Fora das fronteiras, nada disto fazia ainda soar os alarmes. Mugabe só põe o primeiro pé no clube dos párias internacionais quando começa a promover a expropriação de propriedades agrícolas detidas por brancos, a partir de 2000. Mais de quatro mil proprietários perderam as suas terras, muitas vezes forçados de forma violenta a abandoná-las, num ambiente de impunidade. As consequências económicas são devastadoras.

É no final do século que a oposição consegue finalmente organizar-se em torno do Movimento para a Mudança Democrática (MDC), que tem nos sindicatos um forte apoio. O MDC coloca a Mugabe um desafio que ainda não conhecia: o de eleições competitivas. Nas legislativas de 2000, a oposição assegura 57 dos 120 lugares no parlamento e a ZANU-PF treme.

A partir daí, o regime monta uma máquina de repressão política que persegue jornalistas, activistas e políticos da oposição, para garantir que a hegemonia de Mugabe e da ZANU-PF permanecem intocáveis. Mais de 200 pessoas foram mortas em 2008 depois de o candidato do MDC, Morgan Tsvangirai, ter derrotado Mugabe na primeira volta das presidenciais. Tsvangirai acabou por recusar participar na segunda volta por causa do clima de violência e intimidação instalado no país.

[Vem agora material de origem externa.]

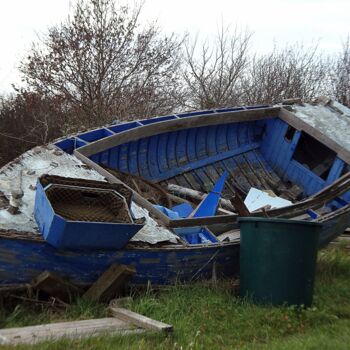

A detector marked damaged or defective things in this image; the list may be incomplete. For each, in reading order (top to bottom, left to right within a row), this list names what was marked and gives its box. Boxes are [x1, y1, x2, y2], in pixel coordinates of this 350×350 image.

broken plank [83, 264, 135, 302]
broken plank [0, 318, 143, 344]
broken plank [109, 308, 172, 332]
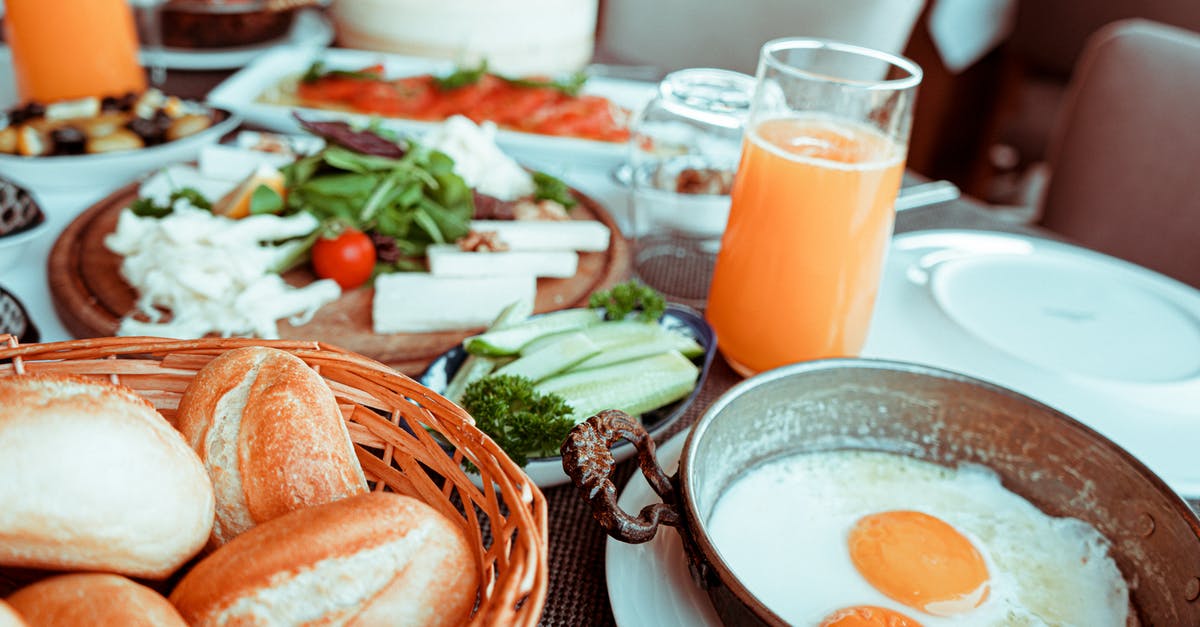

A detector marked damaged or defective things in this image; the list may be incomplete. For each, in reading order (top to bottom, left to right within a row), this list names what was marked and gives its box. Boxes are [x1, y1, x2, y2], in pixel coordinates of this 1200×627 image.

rusty metal handle [559, 408, 681, 538]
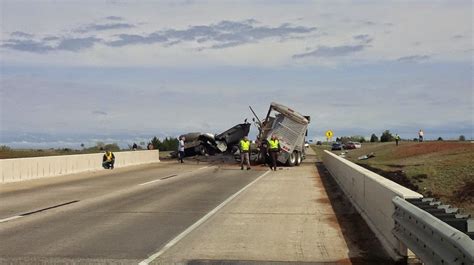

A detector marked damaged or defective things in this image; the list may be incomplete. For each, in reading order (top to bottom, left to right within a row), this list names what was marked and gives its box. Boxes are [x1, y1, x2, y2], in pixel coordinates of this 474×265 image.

wrecked trailer [172, 121, 250, 157]
overturned dump truck [179, 122, 252, 157]
crashed semi truck [254, 102, 310, 166]
overturned dump truck [254, 102, 310, 166]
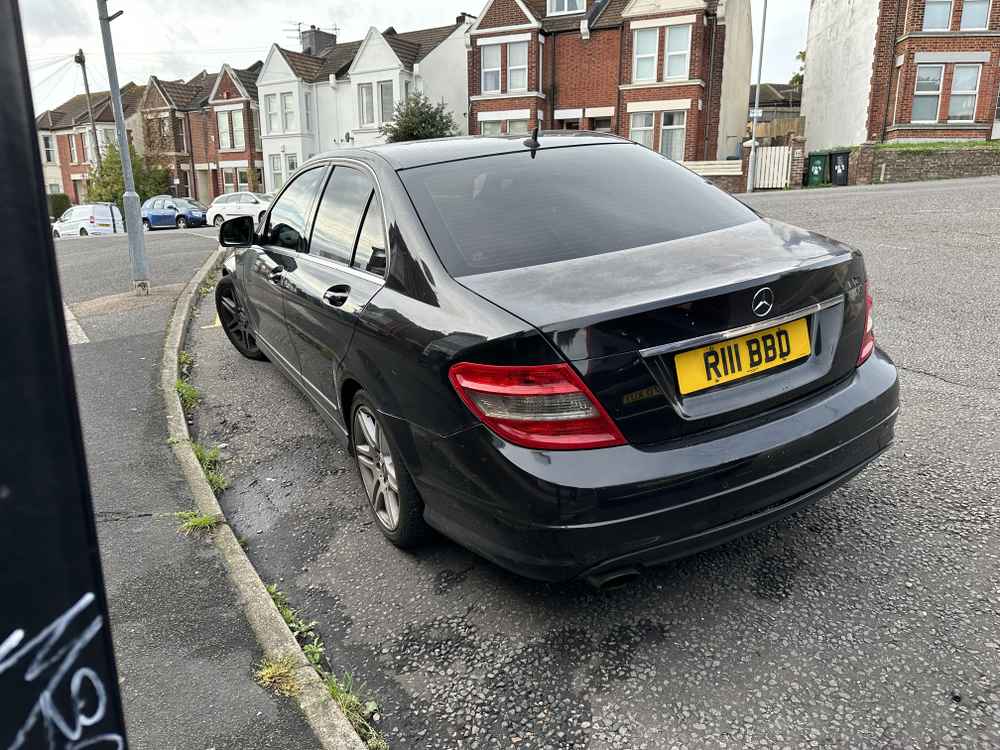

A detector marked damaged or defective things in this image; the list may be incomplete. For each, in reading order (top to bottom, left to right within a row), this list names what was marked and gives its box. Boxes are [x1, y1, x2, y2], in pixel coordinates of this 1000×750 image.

cracked pavement [189, 179, 1000, 748]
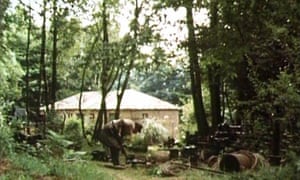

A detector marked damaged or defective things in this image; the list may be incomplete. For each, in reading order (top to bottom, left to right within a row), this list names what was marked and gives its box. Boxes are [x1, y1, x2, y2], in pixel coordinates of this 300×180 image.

rusty barrel [219, 150, 256, 172]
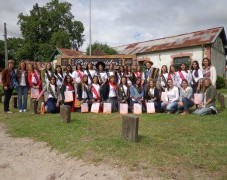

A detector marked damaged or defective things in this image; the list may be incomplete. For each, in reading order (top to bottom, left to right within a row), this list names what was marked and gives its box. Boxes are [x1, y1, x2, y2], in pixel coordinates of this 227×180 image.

rusty roof panel [114, 26, 223, 53]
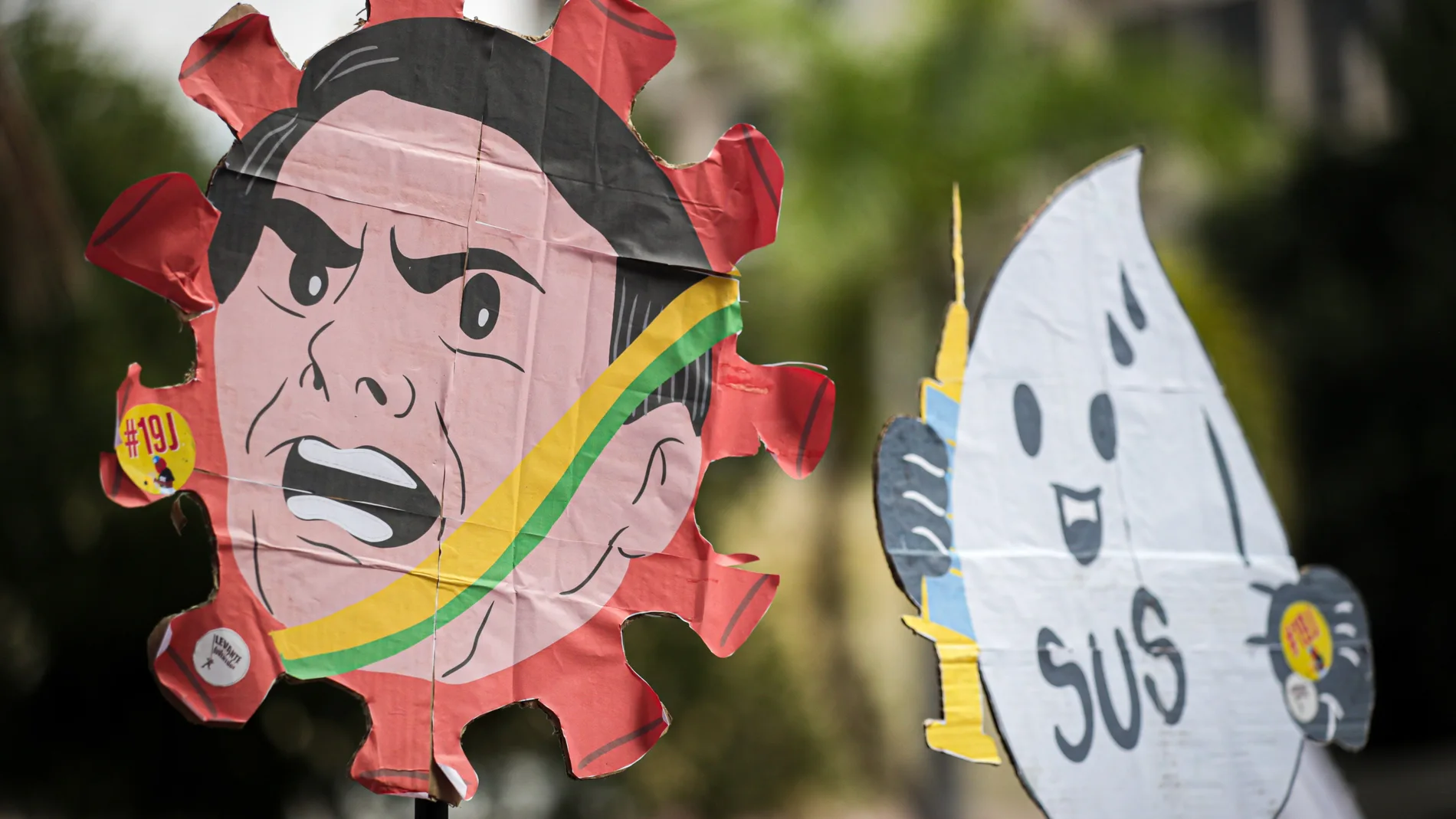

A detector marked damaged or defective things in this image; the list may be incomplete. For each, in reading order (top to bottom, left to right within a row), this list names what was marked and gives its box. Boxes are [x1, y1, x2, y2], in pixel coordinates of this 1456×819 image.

torn cardboard [85, 0, 840, 803]
torn cardboard [877, 152, 1379, 815]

Pressionado interna e externamente, Mugabe subscreveu um acordo de partilha do poder com a oposição e nomeou Tsvangirai primeiro-ministro. A coabitação foi fértil em controvérsias e seria desfeita em 2013.

O Zimbabwe era, por esta altura, um país empobrecido, governado por um autocrata que não se coibia de dar banquetes faustosos para celebrar os seus aniversários. Com a queda abrupta da produção agrícola e o efeito das sanções económicas, a economia colapsou. A inflação bateu recordes e a moeda local foi mesmo abandonada em 2008. Milhões emigraram, sobretudo para a África do Sul, à procura de emprego e em fuga de um país sem futuro.

A morte política

O ocaso do percurso político de Mugabe ficou definido na luta pela sua sucessão. Em Novembro de 2017, quando afasta o poderoso vice-Presidente, Emmerson Mnangagwa, mostrando uma preferência clara pela mulher, Grace, para lhe suceder, sem o saber, Mugabe abre um processo com um desfecho inimaginável.

A elite da ZANU-PF e do exército rejeita abertamente Grace, que também não desperta a simpatia da população com os seus gastos excessivos, ostentação e autoritarismo. Em poucos dias, foram oferecidas a Mugabe várias saídas graciosas do poder, sem que transparecesse a ideia de que o “pai” da nação estivesse a ser forçado. Não seria assim tão fácil. Mugabe rejeitou todas as alternativas até ao derradeiro minuto e viu o partido que controlou a criticá-lo publicamente.

Apesar de contrariado, saiu, fechando um ciclo que foi festejado efusivamente por todo o país. Uma das suas últimas aparições públicas foi extraordinária. Na véspera das eleições presidenciais do ano passado, as primeiras em que não era candidato, Mugabe convocou uma conferência de imprensa de surpresa para declarar apoio ao adversário de Mnangagwa, virando as costas à ZANU-PF. Acreditou, até ao fim, que mantinha o poder de influenciar o país que governou.